Federal regulators expect to finish writing this year a long-overdue mortgage regulation that was one of the most important provisions of the 2010 Dodd-Frank financial reform law.
“We’re in the home stretch,” Federal Reserve Governor Daniel Tarullo said at a Senate hearing Tuesday.
Federal Deposit Insurance Corporation Chairman Martin Gruenberg said that the six regulators involved in writing the rule are “in the end game.”
“I would hope, without making predictions, that we could complete the rulemaking by the end of the year,” Gruenberg said. Comptroller of the Currency Thomas Curry also said he hoped the mortgage regulation would be done by the end of the year.
The rule mandates that companies that package loans into securities keep some of the risk associated with the loans.
It was included in the 2010 Dodd-Frank law in response to the bad home loans that were created during the housing bubble and unloaded as securities to banks that did not recognize the risks involved.
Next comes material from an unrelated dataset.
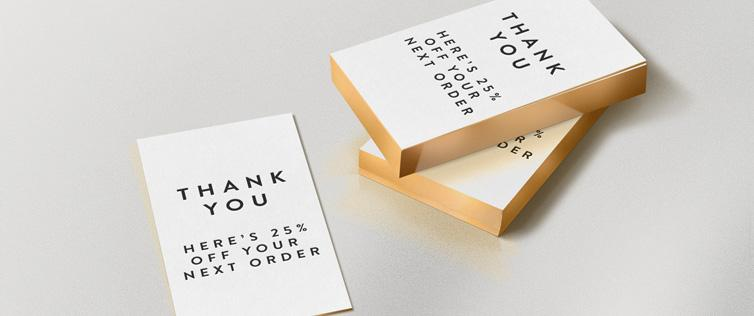 Ecommerce thank you cards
By making lenders keep some “skin in the game,” the measure was meant to reduce threats to the system hidden by complex securities deals.
Barney Frank, the former House Financial Services Committee chairman for whom the Dodd-Frank law is named, has said that the risk-retention rule was the most important provision of the financial overhaul.
The original proposal of the rule in 2011 required that mortgages include a 20 percent down payment, in addition to other requirements, to be exempted from the requirement that the lender retain a 5 percent stake in the loan.
After heavy lobbying by home lenders, banks and others in the housing industry, however, the agencies discarded the down payment requirement in late 2013, and proposed to simply set the definition of a qualified mortgage equivalent to separate parameters for safe mortgages instituted by the Consumer Financial Protection Bureau.
Regulators finished collecting comments from the industry on the new rule in October 2013, but have not finalized the rule. In addition to the Fed, the FDIC and the OCC, the agencies required by law to write the regulation are the Federal Housing Finance Agency, the Department of Housing and Urban Development, and the Securities and Exchange Commission.